**Record excerpts:**
§
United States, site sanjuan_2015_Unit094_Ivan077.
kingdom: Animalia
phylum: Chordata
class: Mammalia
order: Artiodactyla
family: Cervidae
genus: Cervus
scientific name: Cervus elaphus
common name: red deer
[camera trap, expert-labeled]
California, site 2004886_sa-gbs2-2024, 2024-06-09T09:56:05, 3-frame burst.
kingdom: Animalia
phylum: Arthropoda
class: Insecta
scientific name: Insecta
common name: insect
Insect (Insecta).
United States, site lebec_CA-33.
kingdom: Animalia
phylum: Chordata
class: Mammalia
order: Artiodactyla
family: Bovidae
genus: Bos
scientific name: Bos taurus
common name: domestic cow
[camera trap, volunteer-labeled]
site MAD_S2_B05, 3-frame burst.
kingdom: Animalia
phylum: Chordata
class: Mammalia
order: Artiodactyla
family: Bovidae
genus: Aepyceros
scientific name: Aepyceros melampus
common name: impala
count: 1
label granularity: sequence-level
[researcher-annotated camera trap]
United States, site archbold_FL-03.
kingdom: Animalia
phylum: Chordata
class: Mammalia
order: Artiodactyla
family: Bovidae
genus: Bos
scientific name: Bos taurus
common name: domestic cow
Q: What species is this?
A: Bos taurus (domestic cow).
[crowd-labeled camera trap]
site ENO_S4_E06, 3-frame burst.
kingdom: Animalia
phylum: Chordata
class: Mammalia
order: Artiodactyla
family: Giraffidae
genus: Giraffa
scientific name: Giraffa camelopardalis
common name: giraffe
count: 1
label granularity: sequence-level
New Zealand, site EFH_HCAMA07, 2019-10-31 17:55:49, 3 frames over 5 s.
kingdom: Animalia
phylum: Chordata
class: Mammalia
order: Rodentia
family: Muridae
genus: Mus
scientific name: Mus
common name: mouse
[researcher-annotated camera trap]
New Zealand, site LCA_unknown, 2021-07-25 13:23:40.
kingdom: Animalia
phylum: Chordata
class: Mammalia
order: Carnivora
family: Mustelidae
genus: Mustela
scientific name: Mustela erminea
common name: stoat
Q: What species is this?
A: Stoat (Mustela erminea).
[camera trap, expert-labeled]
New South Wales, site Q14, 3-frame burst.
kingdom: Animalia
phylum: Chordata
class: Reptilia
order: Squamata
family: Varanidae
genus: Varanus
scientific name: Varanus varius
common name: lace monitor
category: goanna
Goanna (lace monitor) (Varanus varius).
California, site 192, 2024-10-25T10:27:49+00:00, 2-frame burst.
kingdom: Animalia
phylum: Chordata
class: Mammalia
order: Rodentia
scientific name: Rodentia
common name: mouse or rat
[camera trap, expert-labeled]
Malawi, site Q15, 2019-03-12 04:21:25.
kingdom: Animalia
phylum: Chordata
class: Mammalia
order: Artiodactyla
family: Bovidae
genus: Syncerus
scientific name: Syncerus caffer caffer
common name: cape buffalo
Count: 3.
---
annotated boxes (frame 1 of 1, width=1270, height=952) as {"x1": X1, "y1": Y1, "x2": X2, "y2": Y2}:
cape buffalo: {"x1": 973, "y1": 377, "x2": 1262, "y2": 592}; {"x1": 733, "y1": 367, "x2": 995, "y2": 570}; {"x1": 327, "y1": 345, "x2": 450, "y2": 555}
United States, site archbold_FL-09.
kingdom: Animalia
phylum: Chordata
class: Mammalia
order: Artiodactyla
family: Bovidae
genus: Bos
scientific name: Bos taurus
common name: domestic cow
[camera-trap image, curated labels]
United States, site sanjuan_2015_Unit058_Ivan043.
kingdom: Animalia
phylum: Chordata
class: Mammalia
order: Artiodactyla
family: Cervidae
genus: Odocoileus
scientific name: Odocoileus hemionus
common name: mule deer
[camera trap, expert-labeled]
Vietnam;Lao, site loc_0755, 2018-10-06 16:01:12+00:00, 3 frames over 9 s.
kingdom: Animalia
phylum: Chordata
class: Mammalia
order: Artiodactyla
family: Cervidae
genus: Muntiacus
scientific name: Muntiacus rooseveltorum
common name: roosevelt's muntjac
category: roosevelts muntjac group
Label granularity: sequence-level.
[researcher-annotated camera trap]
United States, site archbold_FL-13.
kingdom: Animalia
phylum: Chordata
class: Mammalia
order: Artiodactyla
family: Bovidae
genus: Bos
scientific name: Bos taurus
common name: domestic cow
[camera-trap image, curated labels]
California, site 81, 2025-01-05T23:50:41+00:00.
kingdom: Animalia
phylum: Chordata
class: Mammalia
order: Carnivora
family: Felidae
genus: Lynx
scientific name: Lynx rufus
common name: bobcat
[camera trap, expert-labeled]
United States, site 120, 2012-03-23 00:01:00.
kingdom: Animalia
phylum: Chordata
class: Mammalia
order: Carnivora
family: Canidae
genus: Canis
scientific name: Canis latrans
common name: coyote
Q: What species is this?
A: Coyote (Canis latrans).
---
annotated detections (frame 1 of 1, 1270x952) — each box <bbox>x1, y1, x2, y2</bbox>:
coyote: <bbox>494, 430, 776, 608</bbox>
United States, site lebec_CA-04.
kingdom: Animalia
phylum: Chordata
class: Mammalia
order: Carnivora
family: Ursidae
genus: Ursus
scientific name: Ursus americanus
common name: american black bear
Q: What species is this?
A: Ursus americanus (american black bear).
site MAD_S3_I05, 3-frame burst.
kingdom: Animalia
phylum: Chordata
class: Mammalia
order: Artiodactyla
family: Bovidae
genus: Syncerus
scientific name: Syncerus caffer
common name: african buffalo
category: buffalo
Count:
§
**Task statement:**
Set down the entire material again, exactly as it stands.

**Reply:**
United States, site sanjuan_2015_Unit094_Ivan077.
kingdom: Animalia
phylum: Chordata
class: Mammalia
order: Artiodactyla
family: Cervidae
genus: Cervus
scientific name: Cervus elaphus
common name: red deer
[camera trap, expert-labeled]
California, site 2004886_sa-gbs2-2024, 2024-06-09T09:56:05, 3-frame burst.
kingdom: Animalia
phylum: Arthropoda
class: Insecta
scientific name: Insecta
common name: insect
Insect (Insecta).
United States, site lebec_CA-33.
kingdom: Animalia
phylum: Chordata
class: Mammalia
order: Artiodactyla
family: Bovidae
genus: Bos
scientific name: Bos taurus
common name: domestic cow
[camera trap, volunteer-labeled]
site MAD_S2_B05, 3-frame burst.
kingdom: Animalia
phylum: Chordata
class: Mammalia
order: Artiodactyla
family: Bovidae
genus: Aepyceros
scientific name: Aepyceros melampus
common name: impala
count: 1
label granularity: sequence-level
[researcher-annotated camera trap]
United States, site archbold_FL-03.
kingdom: Animalia
phylum: Chordata
class: Mammalia
order: Artiodactyla
family: Bovidae
genus: Bos
scientific name: Bos taurus
common name: domestic cow
Q: What species is this?
A: Bos taurus (domestic cow).
[crowd-labeled camera trap]
site ENO_S4_E06, 3-frame burst.
kingdom: Animalia
phylum: Chordata
class: Mammalia
order: Artiodactyla
family: Giraffidae
genus: Giraffa
scientific name: Giraffa camelopardalis
common name: giraffe
count: 1
label granularity: sequence-level
New Zealand, site EFH_HCAMA07, 2019-10-31 17:55:49, 3 frames over 5 s.
kingdom: Animalia
phylum: Chordata
class: Mammalia
order: Rodentia
family: Muridae
genus: Mus
scientific name: Mus
common name: mouse
[researcher-annotated camera trap]
New Zealand, site LCA_unknown, 2021-07-25 13:23:40.
kingdom: Animalia
phylum: Chordata
class: Mammalia
order: Carnivora
family: Mustelidae
genus: Mustela
scientific name: Mustela erminea
common name: stoat
Q: What species is this?
A: Stoat (Mustela erminea).
[camera trap, expert-labeled]
New South Wales, site Q14, 3-frame burst.
kingdom: Animalia
phylum: Chordata
class: Reptilia
order: Squamata
family: Varanidae
genus: Varanus
scientific name: Varanus varius
common name: lace monitor
category: goanna
Goanna (lace monitor) (Varanus varius).
California, site 192, 2024-10-25T10:27:49+00:00, 2-frame burst.
kingdom: Animalia
phylum: Chordata
class: Mammalia
order: Rodentia
scientific name: Rodentia
common name: mouse or rat
[camera trap, expert-labeled]
Malawi, site Q15, 2019-03-12 04:21:25.
kingdom: Animalia
phylum: Chordata
class: Mammalia
order: Artiodactyla
family: Bovidae
genus: Syncerus
scientific name: Syncerus caffer caffer
common name: cape buffalo
Count: 3.
---
annotated boxes (frame 1 of 1, width=1270, height=952) as {"x1": X1, "y1": Y1, "x2": X2, "y2": Y2}:
cape buffalo: {"x1": 973, "y1": 377, "x2": 1262, "y2": 592}; {"x1": 733, "y1": 367, "x2": 995, "y2": 570}; {"x1": 327, "y1": 345, "x2": 450, "y2": 555}
United States, site archbold_FL-09.
kingdom: Animalia
phylum: Chordata
class: Mammalia
order: Artiodactyla
family: Bovidae
genus: Bos
scientific name: Bos taurus
common name: domestic cow
[camera-trap image, curated labels]
United States, site sanjuan_2015_Unit058_Ivan043.
kingdom: Animalia
phylum: Chordata
class: Mammalia
order: Artiodactyla
family: Cervidae
genus: Odocoileus
scientific name: Odocoileus hemionus
common name: mule deer
[camera trap, expert-labeled]
Vietnam;Lao, site loc_0755, 2018-10-06 16:01:12+00:00, 3 frames over 9 s.
kingdom: Animalia
phylum: Chordata
class: Mammalia
order: Artiodactyla
family: Cervidae
genus: Muntiacus
scientific name: Muntiacus rooseveltorum
common name: roosevelt's muntjac
category: roosevelts muntjac group
Label granularity: sequence-level.
[researcher-annotated camera trap]
United States, site archbold_FL-13.
kingdom: Animalia
phylum: Chordata
class: Mammalia
order: Artiodactyla
family: Bovidae
genus: Bos
scientific name: Bos taurus
common name: domestic cow
[camera-trap image, curated labels]
California, site 81, 2025-01-05T23:50:41+00:00.
kingdom: Animalia
phylum: Chordata
class: Mammalia
order: Carnivora
family: Felidae
genus: Lynx
scientific name: Lynx rufus
common name: bobcat
[camera trap, expert-labeled]
United States, site 120, 2012-03-23 00:01:00.
kingdom: Animalia
phylum: Chordata
class: Mammalia
order: Carnivora
family: Canidae
genus: Canis
scientific name: Canis latrans
common name: coyote
Q: What species is this?
A: Coyote (Canis latrans).
---
annotated detections (frame 1 of 1, 1270x952) — each box <bbox>x1, y1, x2, y2</bbox>:
coyote: <bbox>494, 430, 776, 608</bbox>
United States, site lebec_CA-04.
kingdom: Animalia
phylum: Chordata
class: Mammalia
order: Carnivora
family: Ursidae
genus: Ursus
scientific name: Ursus americanus
common name: american black bear
Q: What species is this?
A: Ursus americanus (american black bear).
site MAD_S3_I05, 3-frame burst.
kingdom: Animalia
phylum: Chordata
class: Mammalia
order: Artiodactyla
family: Bovidae
genus: Syncerus
scientific name: Syncerus caffer
common name: african buffalo
category: buffalo
Count:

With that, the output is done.